UCLA researchers discovered how to transform normal cells into cancer cells, allowing for the development of therapies against aggressive forms of cancer.

In a study published Thursday, UCLA researchers in the lab of Owen Witte, professor in the Department of Microbiology, Immunology and Molecular Genetics, discovered how to manipulate the genes in normal prostate and lung cells to turn them into an aggressive form of cancer. They inserted a combination of five genes, referred to as PARCB, into a cell to change the function of commonly mutated proteins in cancer cells.

Understanding how these cancers develop will allow researchers to identify treatments for them, said Jung Wook Park, a postdoctoral scholar in the Witte lab and the lead author of the study.

These aggressive cancers, known as small-cell cancers, are difficult to study because they are rare, Park said. They are also hard to treat because they are resistant to many common treatments, like chemotherapy, he added.

“The big issue in cancer biology is we have treatments, but (cancers) find an escape mechanism,” Park said.

To try to understand how these cancers developed, the researchers created the PARCB combination. Adding PARCB to normal prostate cells caused them to turn into small cell cancer cells. Prostate cells with PARCB introduced formed tumors in mice and showed genetic activity similar to small-cell cancers from human patients, Park said.

To see if the same genetic combination worked on other tissues, Park said he also used the combination on normal lung cells. He said he was surprised to see the same combination turned normal lung cells into cancer cells, too. Since publishing the study, he said he has seen the same result in many different types of tissue.

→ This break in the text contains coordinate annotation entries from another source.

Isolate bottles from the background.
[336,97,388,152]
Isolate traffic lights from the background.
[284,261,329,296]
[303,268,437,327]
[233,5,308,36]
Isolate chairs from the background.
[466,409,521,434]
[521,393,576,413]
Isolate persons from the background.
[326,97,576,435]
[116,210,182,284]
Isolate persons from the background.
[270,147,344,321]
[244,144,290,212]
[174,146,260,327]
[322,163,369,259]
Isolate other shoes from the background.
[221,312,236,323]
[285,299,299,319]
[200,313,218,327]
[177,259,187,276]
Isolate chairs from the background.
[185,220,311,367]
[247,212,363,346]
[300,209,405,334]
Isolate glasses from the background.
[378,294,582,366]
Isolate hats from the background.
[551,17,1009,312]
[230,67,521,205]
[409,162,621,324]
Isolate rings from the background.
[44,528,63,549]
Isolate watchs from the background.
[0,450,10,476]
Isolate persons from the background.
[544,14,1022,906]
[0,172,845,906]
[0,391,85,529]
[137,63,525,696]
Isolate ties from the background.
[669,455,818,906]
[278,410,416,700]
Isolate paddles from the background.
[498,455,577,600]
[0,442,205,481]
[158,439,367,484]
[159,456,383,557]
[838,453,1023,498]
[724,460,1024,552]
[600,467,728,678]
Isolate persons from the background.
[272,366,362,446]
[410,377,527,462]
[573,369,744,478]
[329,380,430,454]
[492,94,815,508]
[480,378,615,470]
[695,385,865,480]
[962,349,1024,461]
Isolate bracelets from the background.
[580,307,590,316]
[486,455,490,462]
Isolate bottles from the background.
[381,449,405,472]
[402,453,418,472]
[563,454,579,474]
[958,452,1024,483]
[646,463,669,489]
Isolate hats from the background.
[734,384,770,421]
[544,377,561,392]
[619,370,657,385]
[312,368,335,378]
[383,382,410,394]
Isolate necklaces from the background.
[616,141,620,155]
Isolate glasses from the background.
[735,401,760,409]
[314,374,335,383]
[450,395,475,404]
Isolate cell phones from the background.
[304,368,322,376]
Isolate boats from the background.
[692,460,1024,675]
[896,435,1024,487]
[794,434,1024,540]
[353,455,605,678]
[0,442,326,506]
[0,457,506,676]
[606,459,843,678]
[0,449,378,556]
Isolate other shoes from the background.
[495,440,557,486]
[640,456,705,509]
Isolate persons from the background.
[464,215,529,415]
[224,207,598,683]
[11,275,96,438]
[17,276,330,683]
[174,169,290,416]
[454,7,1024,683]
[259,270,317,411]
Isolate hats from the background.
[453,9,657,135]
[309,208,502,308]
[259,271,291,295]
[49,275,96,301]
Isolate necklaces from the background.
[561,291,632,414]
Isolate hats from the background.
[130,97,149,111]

The research suggests that many small-cell cancers share similar genetic characteristics despite originating from different types of tissue, said Katherine Sheu, an MD/ Ph.D. student and coauthor on the study.

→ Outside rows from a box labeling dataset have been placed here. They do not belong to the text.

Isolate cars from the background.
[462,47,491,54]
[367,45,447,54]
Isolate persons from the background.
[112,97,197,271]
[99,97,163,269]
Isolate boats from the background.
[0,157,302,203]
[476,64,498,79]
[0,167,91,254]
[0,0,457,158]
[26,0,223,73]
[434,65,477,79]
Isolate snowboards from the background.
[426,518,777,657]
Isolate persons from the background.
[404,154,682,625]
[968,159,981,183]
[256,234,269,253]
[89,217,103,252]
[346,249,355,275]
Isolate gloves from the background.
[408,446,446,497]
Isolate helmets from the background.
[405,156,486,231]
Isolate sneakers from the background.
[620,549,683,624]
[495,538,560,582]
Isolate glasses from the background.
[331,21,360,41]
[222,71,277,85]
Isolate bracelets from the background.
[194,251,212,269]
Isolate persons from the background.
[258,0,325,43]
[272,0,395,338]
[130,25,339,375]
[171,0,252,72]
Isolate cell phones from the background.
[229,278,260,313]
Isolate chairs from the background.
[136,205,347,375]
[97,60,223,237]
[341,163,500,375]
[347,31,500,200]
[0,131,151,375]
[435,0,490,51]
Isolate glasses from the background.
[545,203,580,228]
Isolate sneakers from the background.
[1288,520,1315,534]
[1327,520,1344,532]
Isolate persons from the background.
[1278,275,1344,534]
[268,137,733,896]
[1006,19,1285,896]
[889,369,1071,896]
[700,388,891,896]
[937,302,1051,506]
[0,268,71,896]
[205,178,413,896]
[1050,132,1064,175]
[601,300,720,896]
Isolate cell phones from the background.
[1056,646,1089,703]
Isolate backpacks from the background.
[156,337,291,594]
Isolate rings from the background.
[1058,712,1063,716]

“You start with two different tissues, (prostate and lung cells), but (once they develop into small-cell cancers) you get a very common (genetic) profile and (physical appearance), too,” Sheu said.

To understand why small-cell cancers looked so similar, Sheu studied the DNA of PARCB cells. The PARCB combination changed how DNA is stored in cells, she said. Genes that cause cells to behave like prostate or lung cells became hidden and were inactivated, while genes that cause cells to resemble neurons were exposed and activated.

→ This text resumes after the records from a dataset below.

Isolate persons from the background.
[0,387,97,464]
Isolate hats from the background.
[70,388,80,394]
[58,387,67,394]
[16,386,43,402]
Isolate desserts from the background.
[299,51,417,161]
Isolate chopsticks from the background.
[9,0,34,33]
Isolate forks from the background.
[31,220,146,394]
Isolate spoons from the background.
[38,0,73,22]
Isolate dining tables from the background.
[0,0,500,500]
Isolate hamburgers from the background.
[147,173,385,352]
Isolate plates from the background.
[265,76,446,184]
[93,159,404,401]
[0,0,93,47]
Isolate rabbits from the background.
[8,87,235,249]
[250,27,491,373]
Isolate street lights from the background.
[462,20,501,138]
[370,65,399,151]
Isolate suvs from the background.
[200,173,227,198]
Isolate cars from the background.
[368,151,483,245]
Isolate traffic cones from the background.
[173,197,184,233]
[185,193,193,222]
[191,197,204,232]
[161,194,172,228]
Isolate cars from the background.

Thomas Graeber, professor of molecular and medical pharmacology and coauthor on the study, said he was not sure why small-cell cancers resembled neurons but suggested the new cell state allowed the cells to ignore the usual signals to stop dividing. These changes may be critical to understanding why small-cell cancers are so aggressive and hard to treat.

Graeber said these genetic changes serve as a molecular signature for small-cell cancers. Since small-cell cancers share similar characteristics regardless of the tissue of origin, doctors might be able to treat them by addressing their common modes of growth, Sheu said.

“The commonality (of small-cell cancers) suggest common characteristics that can be targeted,” she said.

Graeber and Park both said their labs are working to identify drugs and other ways to stop the growth of small-cell cancers. As cancers grow, they become more and more like small-cell cancers, Park said. Since more cancers are becoming resistant to treatment, small-cell cancers are becoming more common, Graeber said.

“Now that we have (small-cell cancer) cell lines, we can test for small-molecule inhibitors (to stop the growth of these cancers),” Park said.